### Your goal
Full transcription, minus images: write out the listing below exactly as it appears.

### Provided material
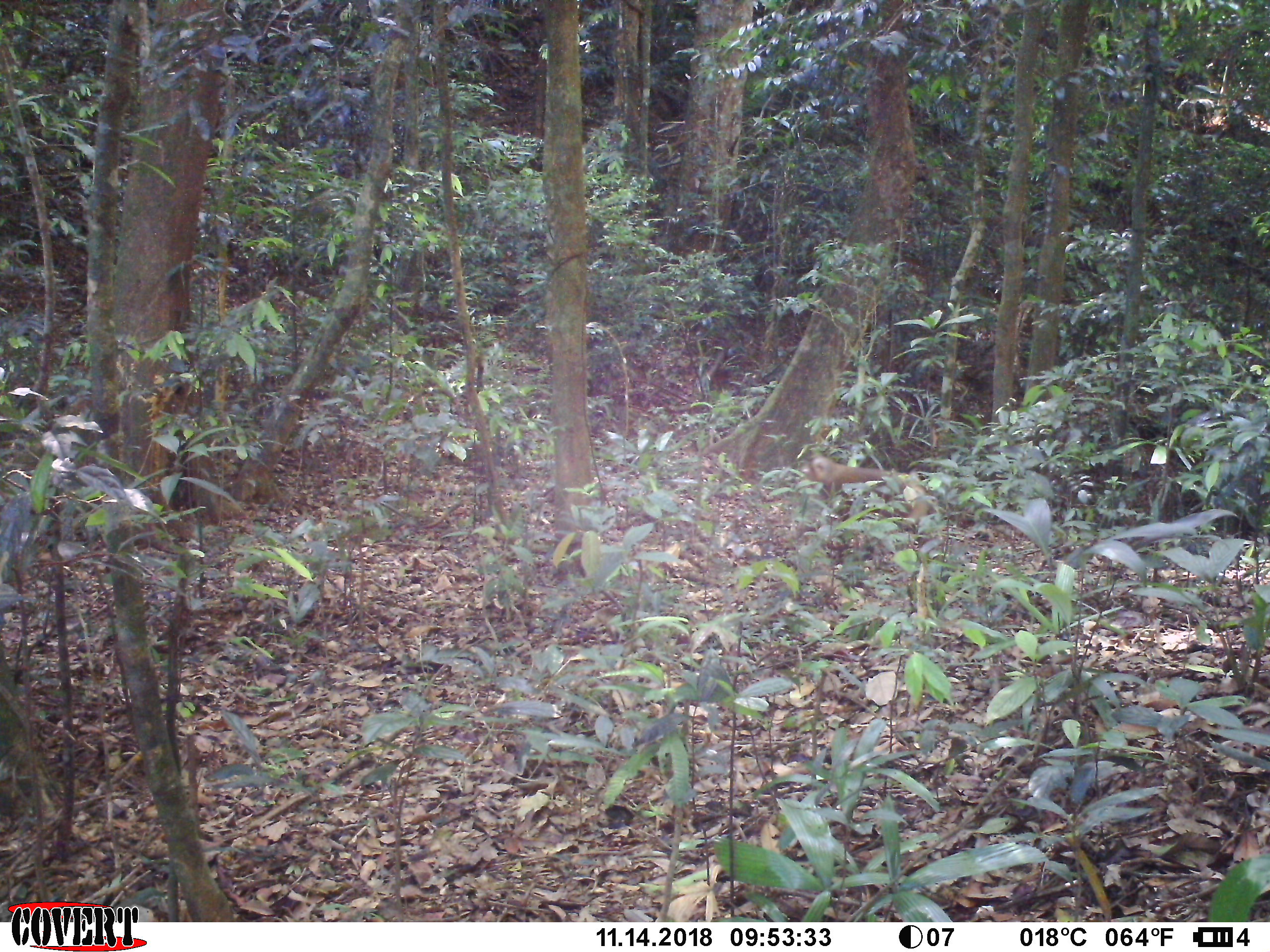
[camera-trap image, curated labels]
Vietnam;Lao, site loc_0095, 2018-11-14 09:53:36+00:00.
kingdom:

### Response for this exercise
[camera-trap image, curated labels]
Vietnam;Lao, site loc_0095, 2018-11-14 09:53:36+00:00.
kingdom:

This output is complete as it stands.